Document passage =>
* * * * * * * * *
Notably, the commissions' two Democratic-recommended members were critical of the guidance for not going far enough. Commissioner Kara Stein questioned the efficacy of "re-issuing staff guidance solely to lend it a Commission imprimatur." She called for measures beyond disclosure, including seeking notice and comment for a slate of new rules that would require companies to take proactive security measures. (Stein, whose term ends on Dec. 31, also advocated for more robust cybersecurity regulation by the SEC in a recent speech at Georgia State University College of Law). Commissioner Robert Jackson Jr.'s statement cited analysis from the recent White House Council of Economic Advisers report that suggested that 2011 guidance had not resulted in meaningful disclosure. (A New York Times article in March of this year reported that in 2017, only 24 companies reported breaches to the SEC, while researchers found that there were more than 4,000 cyber-attacks during that period.)

Recent Actions Imposing Liability on Victims

Since the creation of the Cyber Unit, the SEC has brought two enforcement actions against victims of breaches. The agency also recently issued a substantial report suggesting future enforcement against victims of breaches that are not in compliance with certain safeguards.
* * * * * * * * *
Dataset excerpt =>
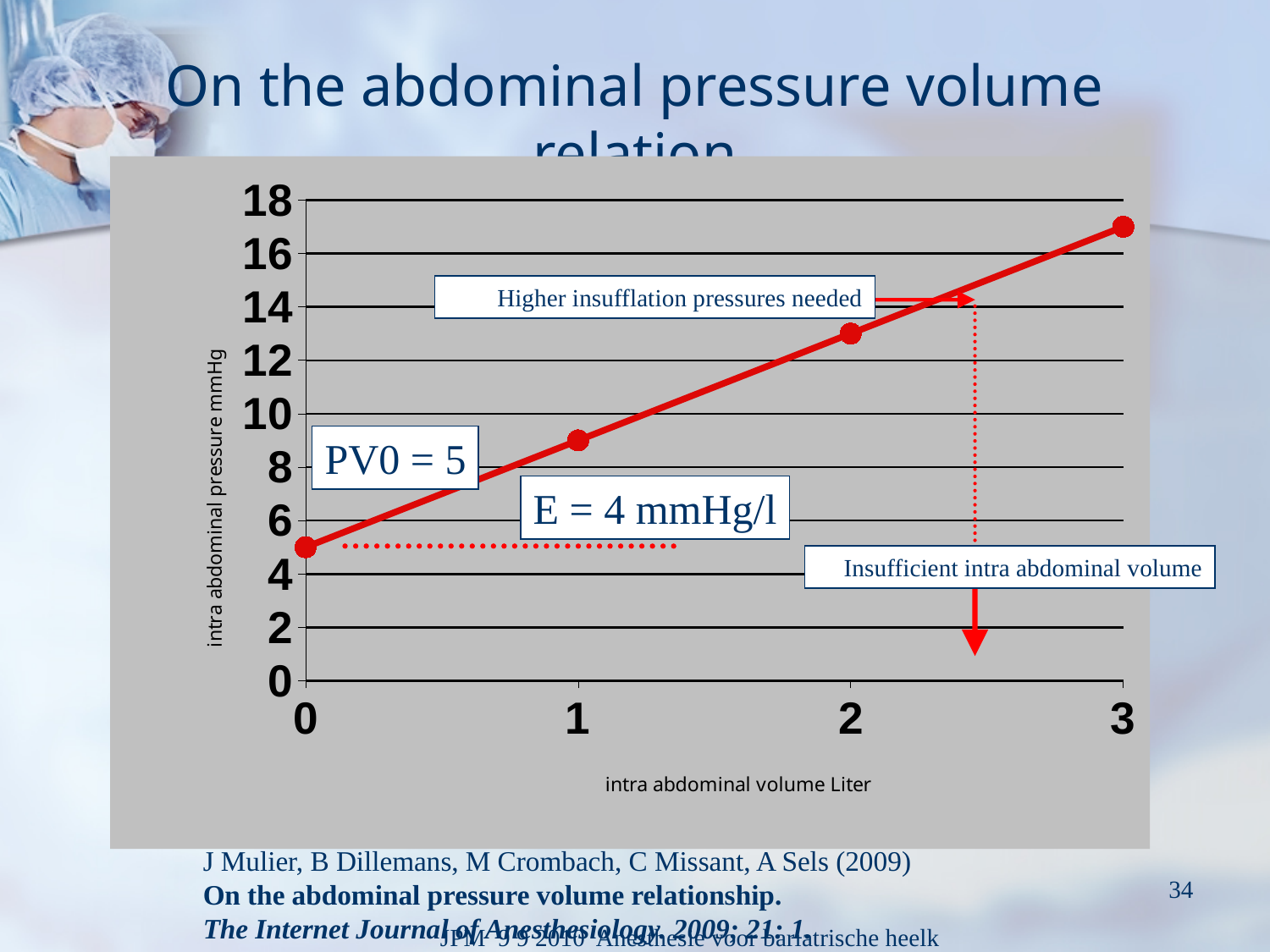
Is the pressure value at 0 liters greater or less than 6? less Which is larger, the pressure at 2 liters or the pressure at 1 liter? 2 liters What is the label of the y axis? intra abdominal pressure mmHg Is the pressure value at 2 liters greater or less than 12? greater What kind of chart is shown on the slide? line chart Is the pressure value at 1 liter greater or less than 10? less Does intra abdominal pressure rise or fall as intra abdominal volume increases along the x axis? rises How many data points are plotted on the line? 4 At which intra abdominal volume is the plotted pressure lowest? 0 At which intra abdominal volume is the plotted pressure highest? 3 What is the label of the x axis? intra abdominal volume Liter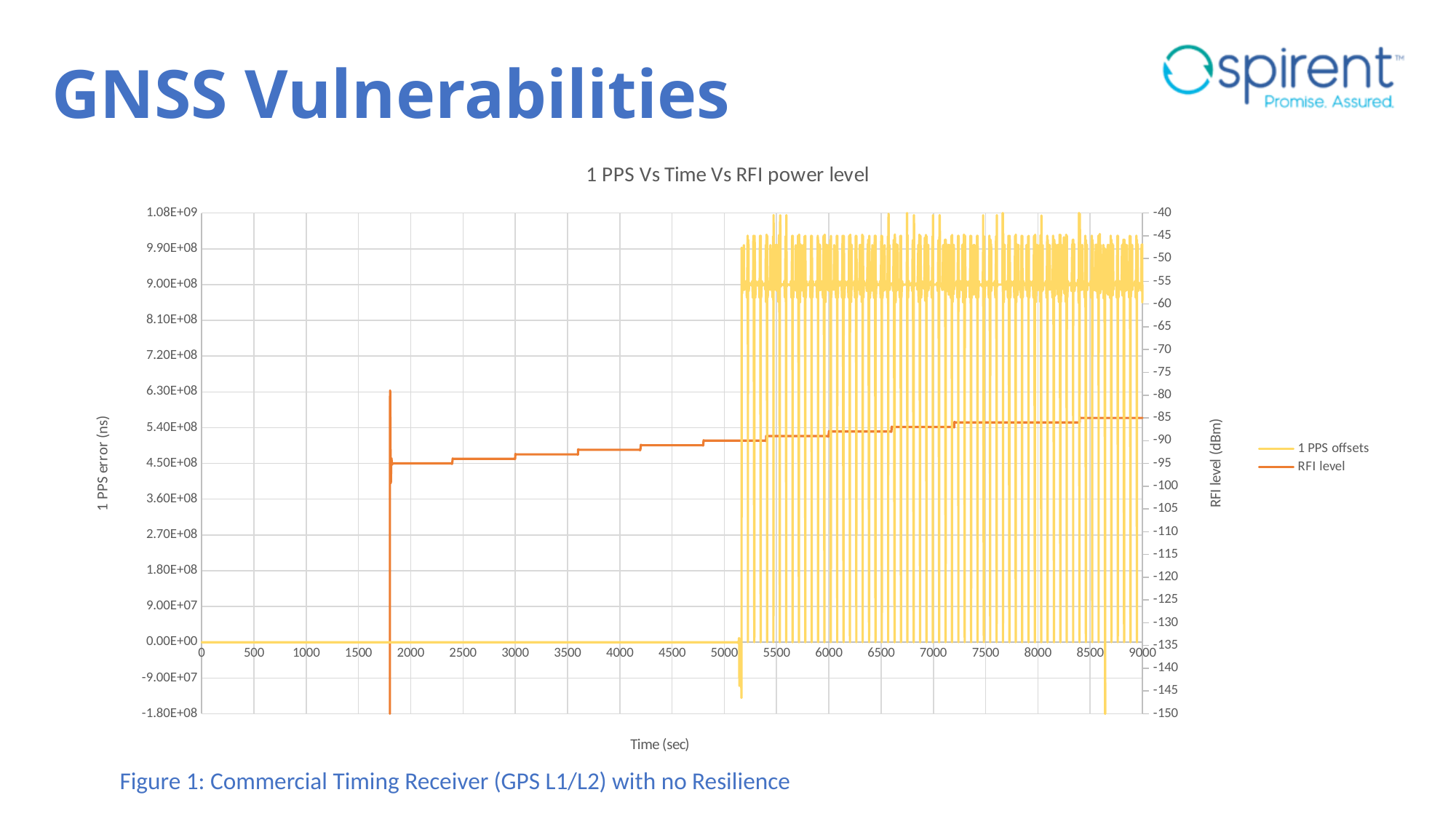
Which series is drawn in orange according to the legend? RFI level Does the RFI level rise or fall as time increases from 2000 to 9000 sec? rise Is the RFI level at time 2000 sec greater or less than -80? less What is the title of the chart? 1 PPS Vs Time Vs RFI power level Is the RFI level at time 8000 sec greater or less than -100? greater Is the RFI level at time 8500 sec greater or less than -70? less What kind of chart is shown on the slide? line chart Is the RFI level higher at time 8000 sec or at time 2500 sec? 8000 sec How many series does the legend list? 2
* * * * * * * * *
Please write out, word for word, the part of the SEC cybersecurity passage that begins with the words containing "Recent Actions Imposing" and ends with "with certain safeguards.".

Result for this exercise =>
Recent Actions Imposing Liability on Victims

Since the creation of the Cyber Unit, the SEC has brought two enforcement actions against victims of breaches. The agency also recently issued a substantial report suggesting future enforcement against victims of breaches that are not in compliance with certain safeguards.